Rumble online video platform slammed the Globe and Mail on Wednesday, accusing the old outlet of supporting public censorship run by corporate media after a Globe reporter asked them why they didn’t block or limit Russian content like other sites .
“The Globe and Mail demands to know why we are not dutifully copying YouTube censorship. It is now common for us to receive pressure from journalists demanding that we censor more,” Rumble wrote.
Rumble posted two emails on Twitter showing questions sent to them by Globe reporter Joe Castaldo earlier this week.
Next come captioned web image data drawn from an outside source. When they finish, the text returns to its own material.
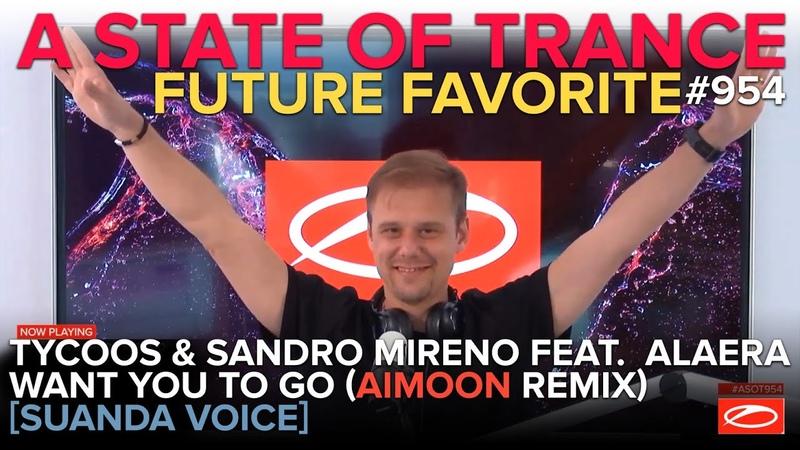 ASOT954 FUTURE FAVORITE Tycoos Sandro Mireno feat Alaera Want You To Go Aimoon Remix
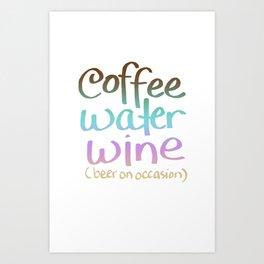Coffee Water Wine Beer Art Print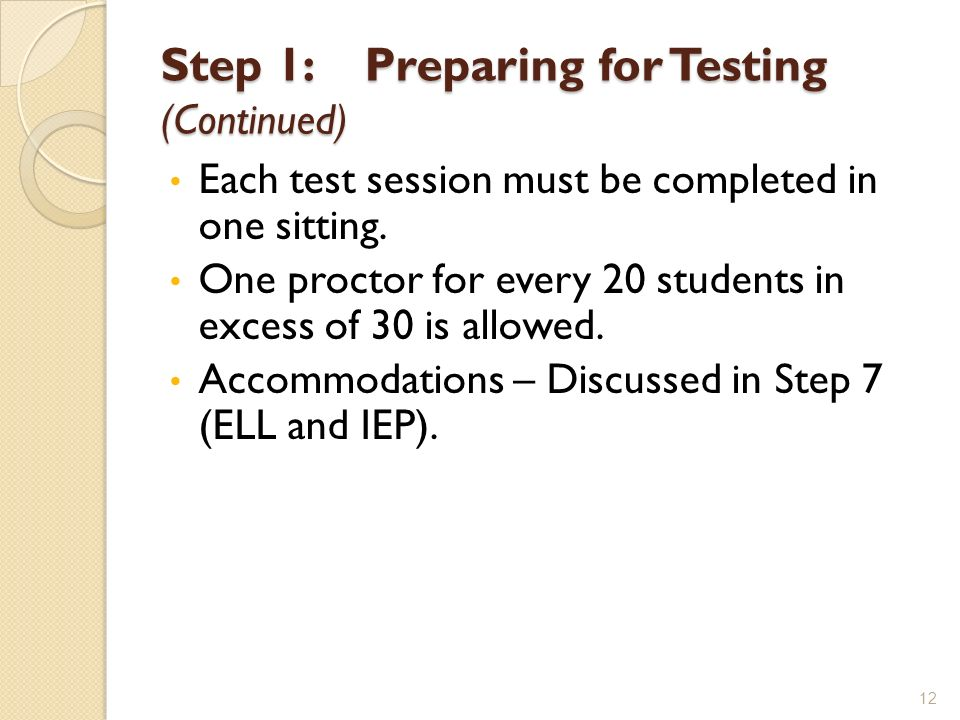 Step 1: Preparing for Testing (Continued)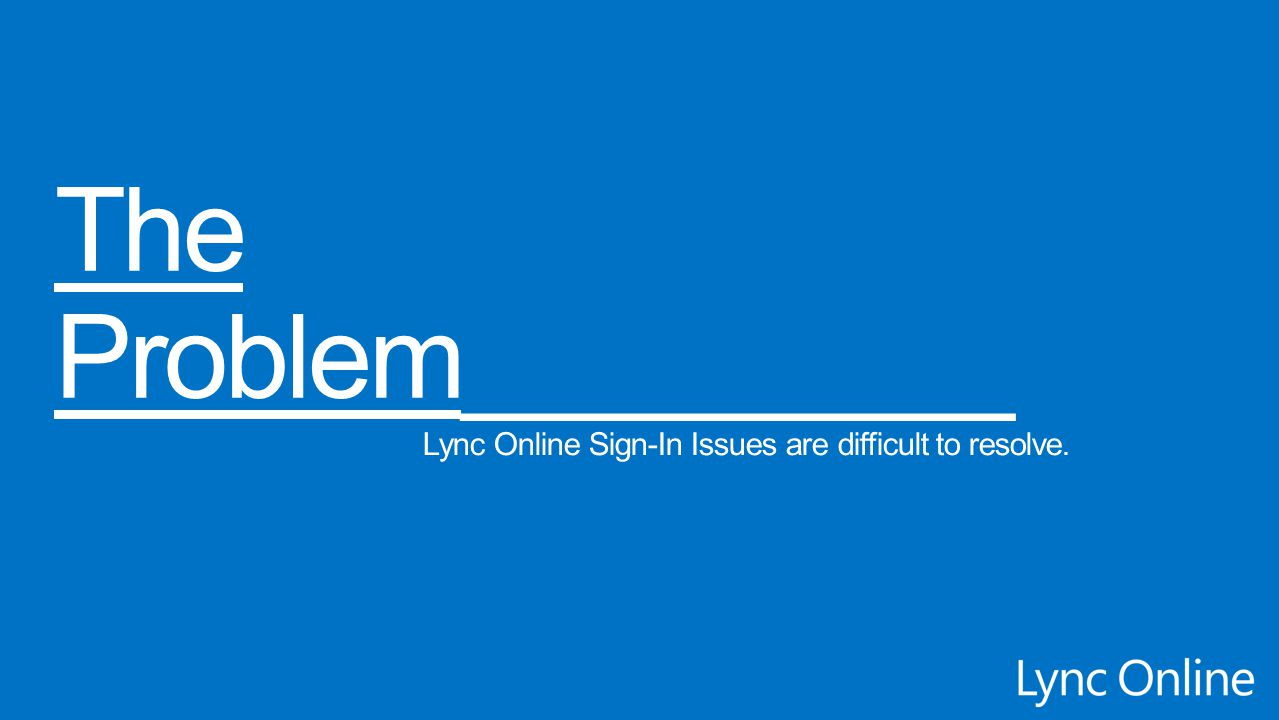 User sign-in problems (incorrect username or password) Lync AutoDiscover DNS configuration Client and/or device configuration Enterprise related issues (DirSync, ADFS, etc…)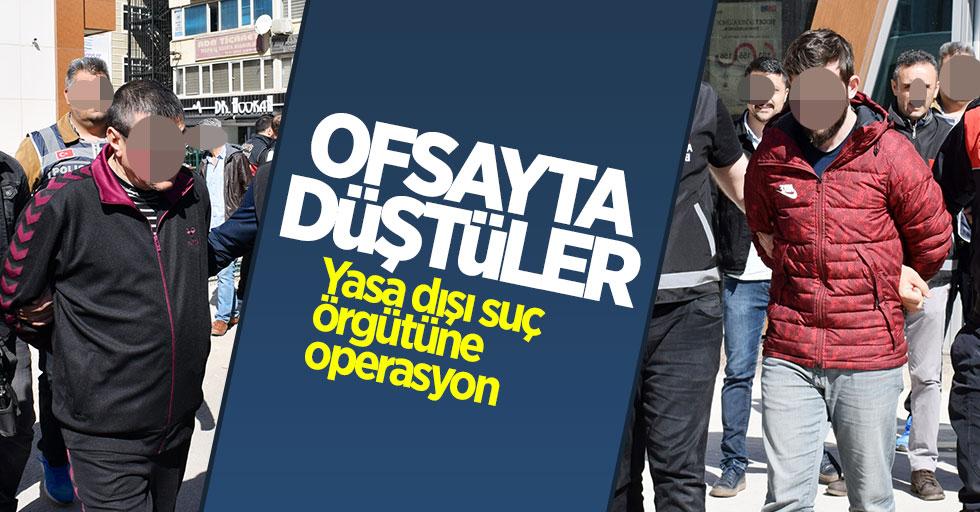 Samsun'da Ofsayt operasyonu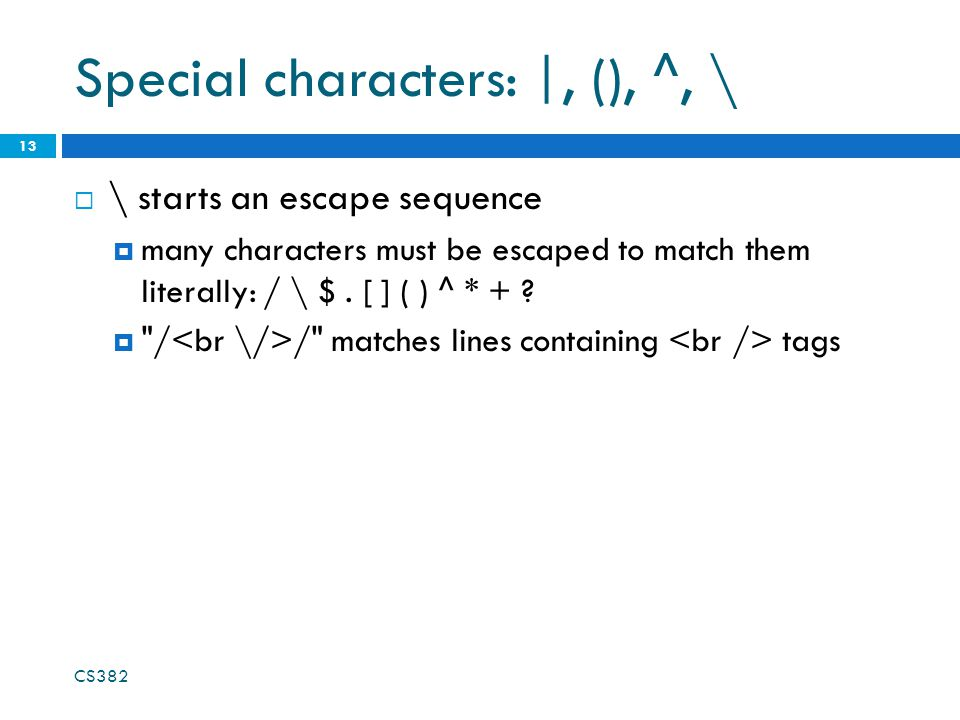 Special characters: |, (), ^, \  \ starts an escape sequence  many characters must be escaped to match them literally: / \ $.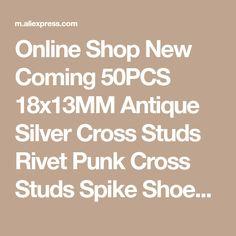 Online Shop New Coming 50PCS 18x13MM Antique Silver Cross Studs Rivet Punk Cross Studs Spike Shoes Belt Bag Accessorie Leather Craft | Aliexpress Mobile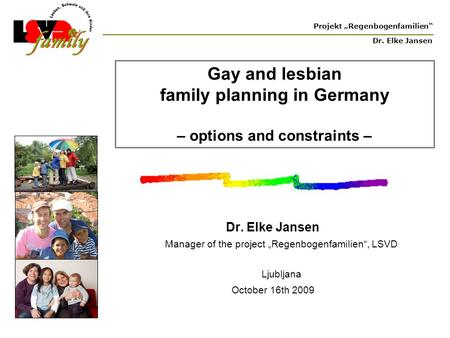"Projekt ""Regenbogenfamilien"" Dr. Elke Jansen Gay and lesbian family planning in Germany – options and constraints – Dr. Elke Jansen Manager of the project."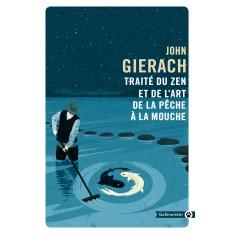 TRAITE DU ZEN ET DE L'ART DE LA PECHE A LA MOUCHE - JOHN GIERACH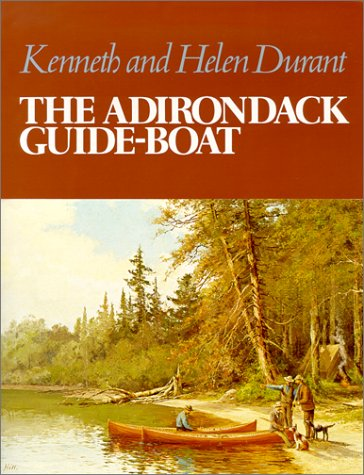 Adirondack Guide-Boat (Adirondack Museum) with Plans and Commentary By John Gardner: Kenneth Durant...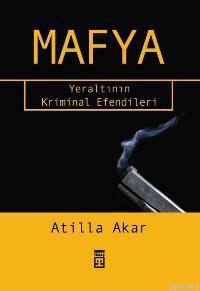 Mafya; Yeraltının Kriminal Efendileri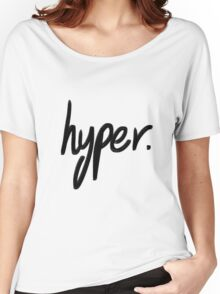 Hyper Women's Relaxed Fit T-Shirt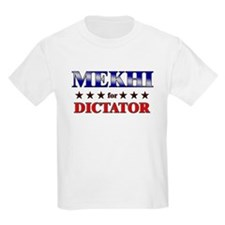 MEKHI for dictator T-Shirt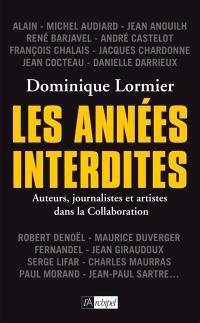 Les années interdites : auteurs, journalistes et artistes dans la collaboration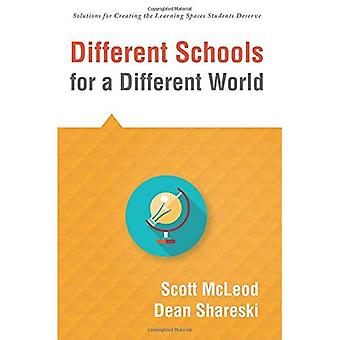 Different Schools for a Different World: (school Improvement for 21st Century Skills, Global Citizenship, and Deeper Learning) (Solutions for Creating the Learning Spaces Students Deserve) (Solutions)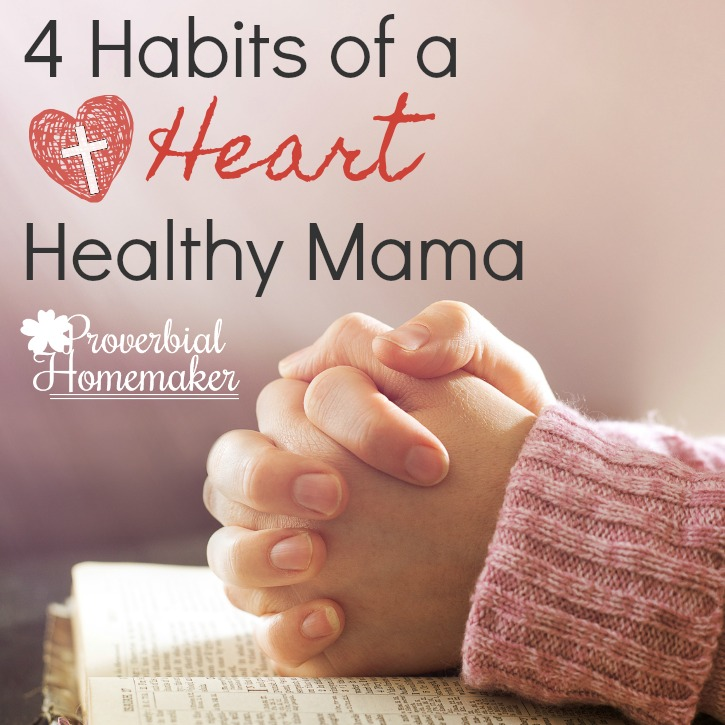 4 Habits of a Heart Healthy Mama (& Scripture Printable)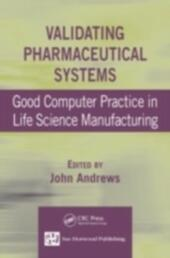 Validating Pharmaceutical Systems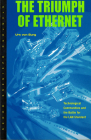 Triumph of Ethernet: Technological Communities and the Battle for the LAN Standard (Innovation and Technology in the World Economy) Cover Image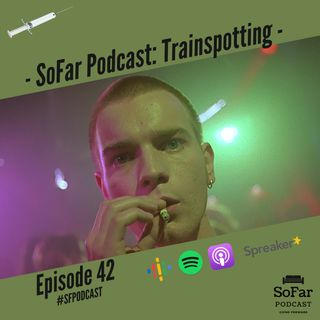 Ep. 42 - Trainspotting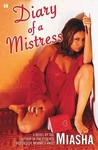 Diary of a Mistress by Miasha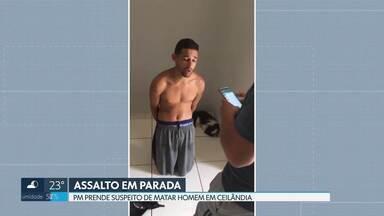 Polícia prende suspeito de matar homem em parada de ônibus - A vítima tinha 29 anos e foi morta depois de reagir a um assalto em Ceilândia. O crime foi em julho. O suspeito foi preso nesta terça (17), em Águas Lindas, Goiás.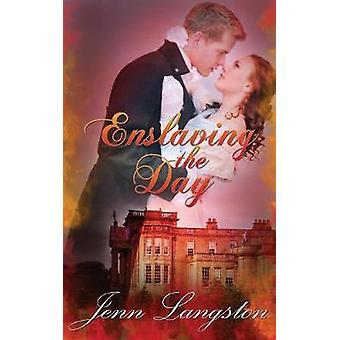 Enslaving the Day by Langston & Jenn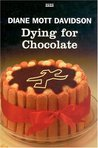 Dying For Chocolate (A Goldy Bear Culinary Mystery, # 2)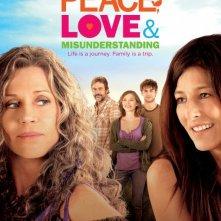 Peace, Love, & Misunderstanding: la locandina del film
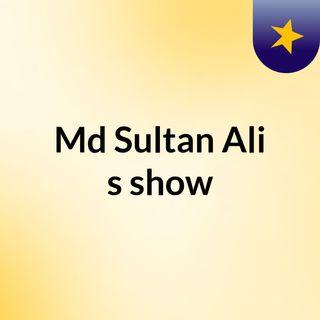 Md Sultan Ali's show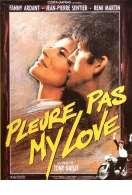 Affiche du film Pleure Pas My Love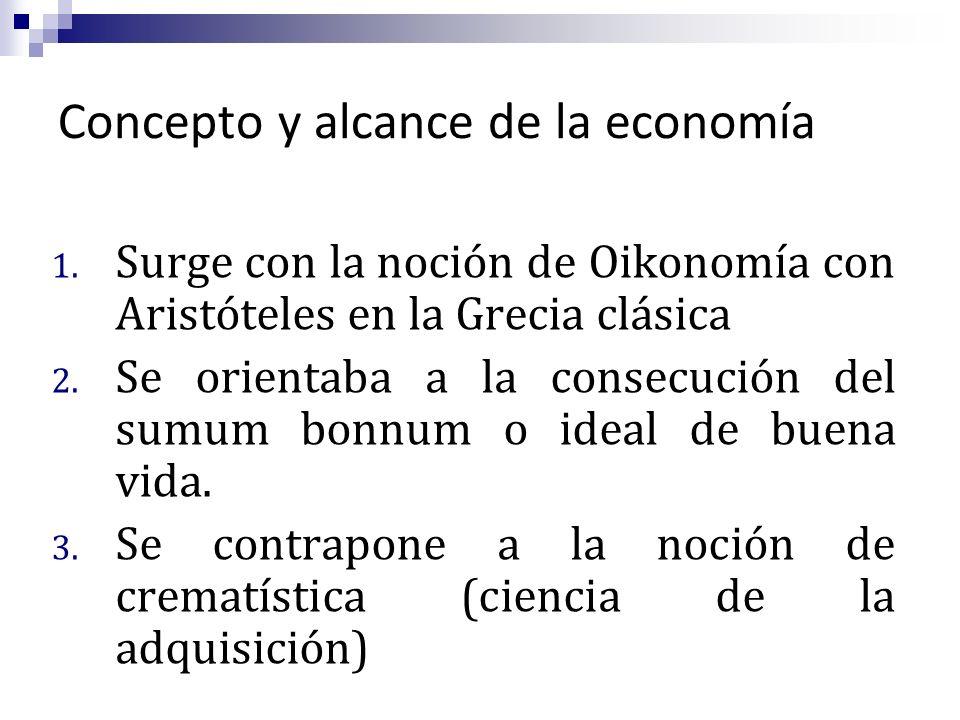 Concepto y alcance de la economía 1. Surge con la noción de Oikonomía con Aristóteles en la Grecia clásica 2. Se orientaba a la consecución del sumum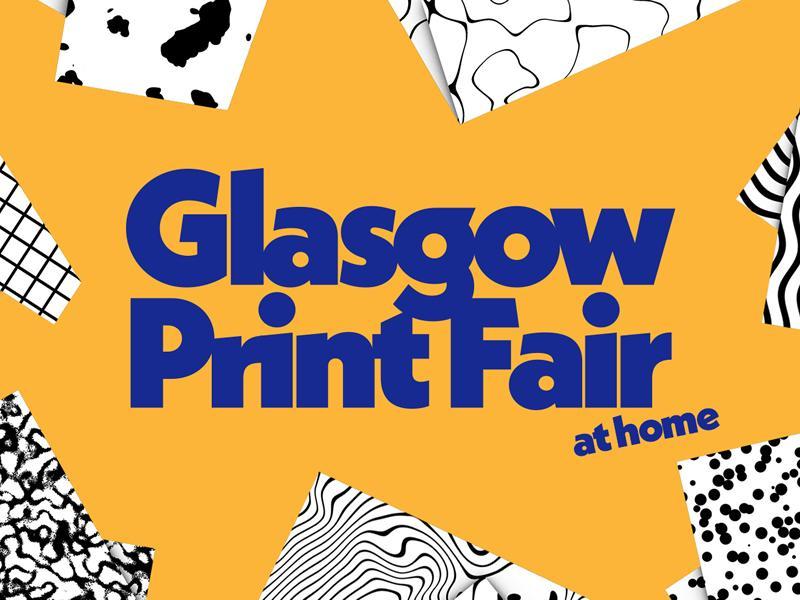Glasgow Print Fair at Home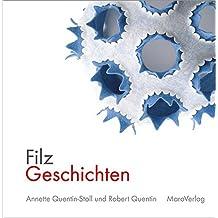FilzGeschichten: ein Arbeitstagebuch über vier Jahreszeiten (Galeriebücher / Textilkunst im MaroVerlag)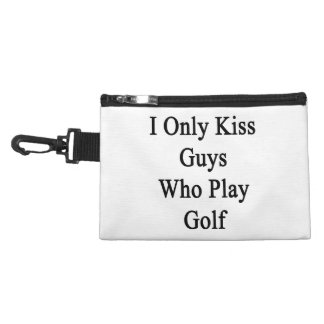 I Only Kiss Guys Who Play Golf Accessory Bag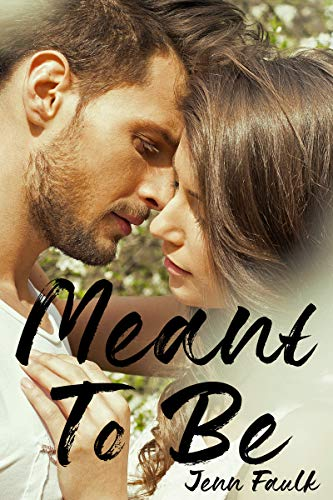 Meant To Be by [Faulk, Jenn]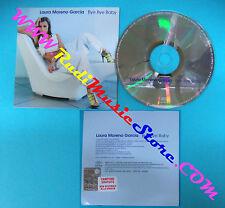 CD Singolo LAURA MORENO GARCIA Bye Bye Baby SAMPCS 12913 1 PROMO CARDSLEEVE(S28)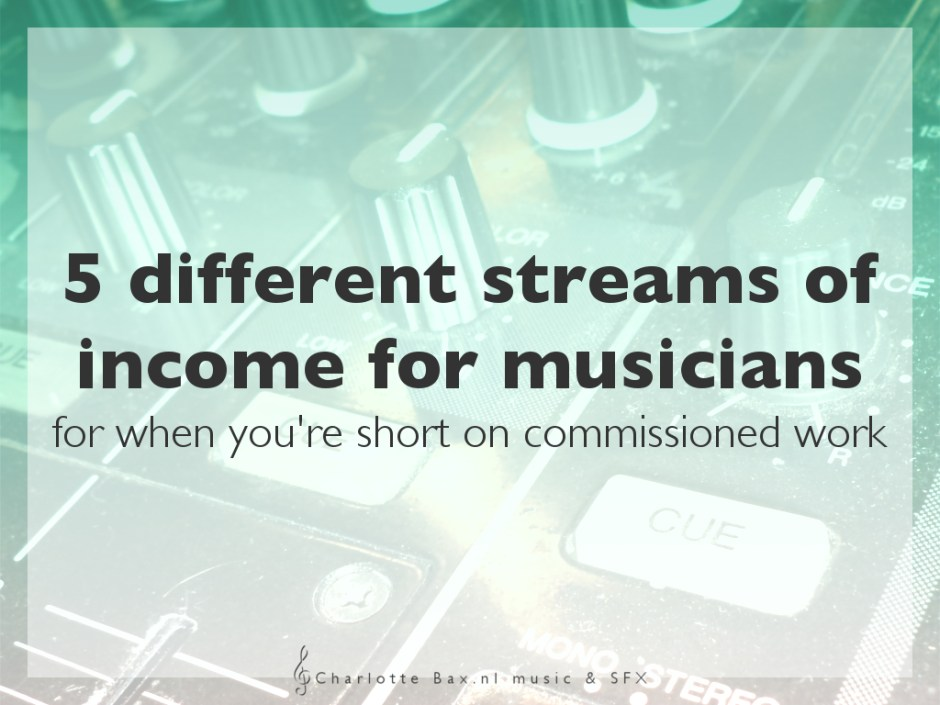 5 different streams of income for musicians for when you're short on commissioned work • CharlotteBax.nl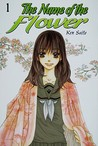 The Name of the Flower Vol. 1
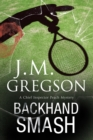 Backhand Smash : A British Police Procedural - Book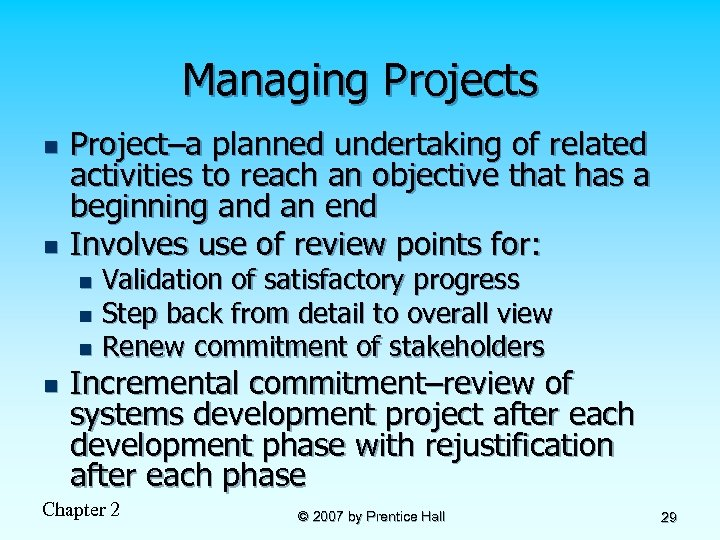 Managing Projects n n Project–a planned undertaking of related activities to reach an objective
Castaldo had asked for comment on why the platform did not limit or block content from Russian broadcasters, while other sites like YouTube, Facebook, Instagram and Twitter were quick to censor Russia Today (RT) shortly. after Russia invaded Ukraine.
The first email reads: “YouTube has announced a policy to ban content that denies, minimizes or trivializes well-documented violent events related to Russia’s war in Ukraine.” Castaldo went on to ask, “(d) Does Rumble have a plan to adopt similar policies to Youtube for dealing with such content?”
In the following email, Castaldo mentioned two sources accusing Rumble of spreading “Kremlin lies and propaganda” and who said their business model relies on “fringe groups who spread conspiracy theories and disinformation under the pretext of freedom of expression”.
He later wrote that he could provide examples of prominent creators such as Stew Peters and Alex Jones having produced videos “reflecting Russian government propaganda”.
Rumble responded with a scathing remark about corporate media and big tech conglomerates advocating public censorship.
“There is a reason the public has turned dramatically against both corporate media (such as your outlet) and Big Tech: because you have arrogantly claimed the power to decide for the public what information they can and cannot be trusted to hear and what opinions they can and cannot express,” the platform tweeted.
Rumble then went on to say, “(b)y stark contrast, the reason Rumble is growing so quickly is because we trust adults to make decisions for themselves about what ideas they can express, and we trust them to form their own opinion after hearing all sides.
Freelance journalist Glenn Greenwald responded at office.
“It cannot be overemphasized: (a) how surreal and dangerous it is that the leaders of the campaign for greater censorship are ‘journalists’ (i.e. employees of major media corporations) and (b) how vital it is for free speech platforms to resist this compulsion to censor.
MPs on the House of Commons heritage committee voted on February 28 to demand that the Canadian Radio-Television Commission (CRTC) prevent “state-controlled broadcasters” from broadcasting in Canada.
The motion, which was moved by Liberal MP Yvan Baker, called on Cabinet to “issue an order of general application directing the Canadian Radio-television and Telecommunications Commission to adopt a new broadcasting policy that would eliminate broadcasters controlled by the state that broadcast disinformation and propaganda from the CRTC’s list of non-Canadian programming services and stations authorized for distribution, thereby removing Russia Today from the Canadian airwaves.
Rumble’s founder and CEO is Chris Pavlovski, a Canadian who now runs the company from Florida, USA.